While historians have claimed that the off-Broadway play was originally very raunchy, director Randal Kleiser manages to sneak in as many double entendres and innuendos as humanly possible making it enjoyable both for adults and children alike. When I was a kid we’d see this movie about three times a day every day for months and memorized all of the dance moves and lyrics. The ensemble cast is magnificent with folks like Stockard Channing and Jeff Conway bringing up the rear as the direct opposite to Sandy and Danny, two people with stained pasts who are drawn to one another in the middle of the high school chaos.
Songs like “Summer Nights” and “Hopelessly Devoted to You” reach down and touch on to the most raw of teenage emotions where two people are painfully torn between their obligations to their friends and their love to one another. Incredible choreography matched with brilliant editing and a rousing electricity make this lightning in a bottle that has never been captured again, and is all topped off with an amazing final number between Travolta and Newton-John who finally give in to their emotions through a carnival funhouse that symbolizes their journey chasing one another inside and come out hand in hand with their friends and school mates welcoming their love without judgment.

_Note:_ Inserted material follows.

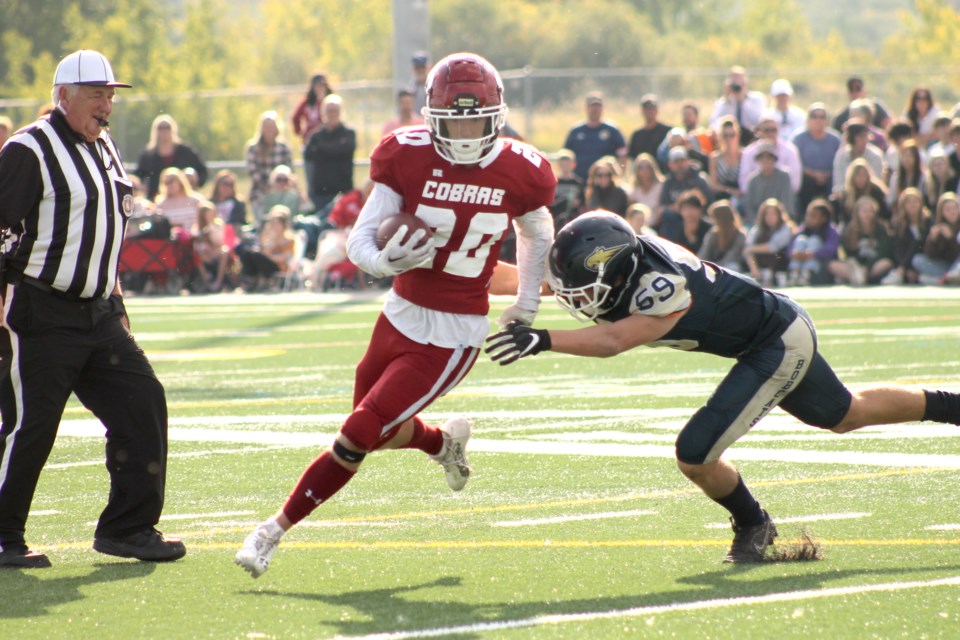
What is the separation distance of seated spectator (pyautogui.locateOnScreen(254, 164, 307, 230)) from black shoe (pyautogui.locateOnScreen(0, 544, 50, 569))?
14008 millimetres

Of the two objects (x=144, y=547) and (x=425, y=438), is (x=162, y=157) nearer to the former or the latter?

Anyone who is anyone has to see “Grease” and can’t deny its charms and endearing story that make it a bonafide classic.With the musical genre losing its relevance in modern film, “Grease” is one of the last in a golden decade of an innocent time where musicals were cinematic operas invoking human emotions, pain, joy, and excitement and “Grease” is a film that’s immortal for its unbridled enthusiasm and top notch production that makes it arguably the best musical ever made.